What you need to do: Continue the passage on NIST's cryptographic hash challenge, starting right after its last sentence.

Text for analysis:
########################################
In light of the NIST complaint that there are so many applicants for their cryptographic hash challenge that a good evaluation cannot be given, I am curious as to whether they have adequately defined the challenge in the first place. If the criteria are too loose, then of course they will get entries that are unsuitable. However, the number of hashes entered do not seem to be significantly more than the number of encryption modes entered in the encryption mode challenge. If this is impossible for them to evaluate well, then maybe that was also, in which case maybe we should take their recommendations over encryption modes with a pinch of salt. If, however, they are confident in the security and performance of their encryption mode selections, what is their real objection in the hashing challenge case?

But another question one must ask is why there are so many applicants for this, when NESSIE (the European version of this challenge) managed just one? Has the mathematics become suddenly easier? Was this challenge better-promoted? (In which case, why did Slashdot only mention it on the day it closed?) Were the Europeans' criteria that much tougher to meet? If so, why did NIST loosen the requirements so much that they were overwhelmed?
########################################
Data for review:

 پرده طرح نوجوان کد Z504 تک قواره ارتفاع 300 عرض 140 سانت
########################################
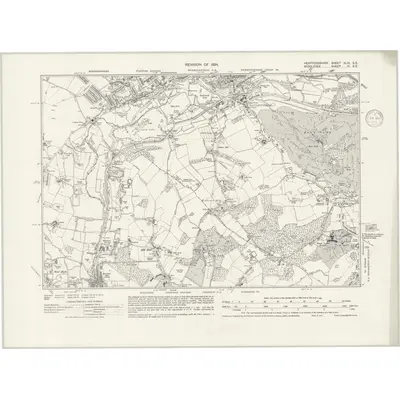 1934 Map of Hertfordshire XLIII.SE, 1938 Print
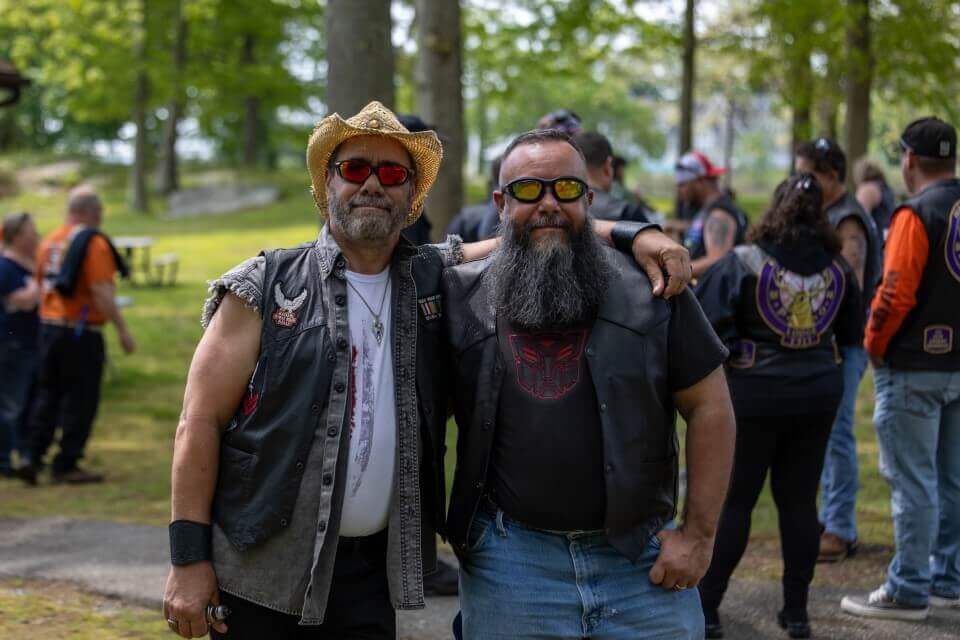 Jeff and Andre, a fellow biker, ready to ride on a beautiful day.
########################################
Reply to the task:
These questions, and others, look doomed to not be seriously answered. However, we can take a stab at the criteria and evaluation problem. A strong cryptographic hash must have certain mathematical properties. For example, the distance between any two distinct inputs must be unconnected to the distance between the corresponding outputs. Otherwise, knowing the output for a known input and the output for an unknown input will tell you something about the unknown input, which you don't want. If you have a large enough number of inputs and plot the distance of inputs in relation to the distance in outputs, you should get a completely random scatter-plot. Also, if you take a large enough number of inputs at fixed intervals, the distance between the corresponding outputs should be a uniform distribution. Since you can't reasonably test 2^512 inputs, you can only apply statistical tests on a reasonable subset and see if the probability that you have the expected patterns is within your desired limits. These two tests can be done automatically. Any hash that exhibits a skew that could expose information can then be rejected equally automatically.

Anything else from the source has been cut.